Blaser was born in Denver and raised in Idaho. In 1944, he moved to California to attend the University of California, Berkeley, where he studied literature and library science. With poets Robert Duncan and Jack Spicer, he helped spark the Berkeley Poetry Renaissance of the 1940s, which preceded the San Francisco Poetry Renaissance of the 1950s and 1960s.

Blaser’s expansive poetry explores the intersections of time, nature, and syntax. In a 2007 interview with Paul E. Nelson, Blaser said,

Language is a way in which you are never simply yourself.

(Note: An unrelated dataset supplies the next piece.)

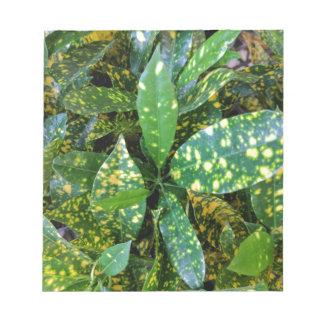 Croton Plant Notepad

I think the attachment to language [...] those poets I’ve admired so much in my life were all poets TIED IN with the language something so alive that it was close to having a body.

Blaser edited Louis Dudek’s Infinite Worlds: The Poetry of Louis Dudek (Véhicule Press, 1988), George Bowering’s Selected Poems: Particular Accidents (Talonbooks, 1980), and The Collected Books of Jack Spicer (Black Sparrow Press, 1975). In 2000, his libretto for Harrison Birtwistle’s opera The Last Supper premiered in Berlin.

In 2006, Blaser received the Griffin Trust for Excellence in Poetry’s Lifetime Recognition Award. Two years later, Blaser’s The Holy Forest won the 2008 Griffin Poetry Prize.

Blaser worked as a librarian at Harvard University, the California Historical Society, and San Francisco State University. He was Professor Emeritus of Simon Fraser University, where he began teaching in 1966. Blaser received the Order of Canada in 2005, Canada’s highest civilian honor.

Blaser died in 2009, and is survived by his partner of many years, David Farwell.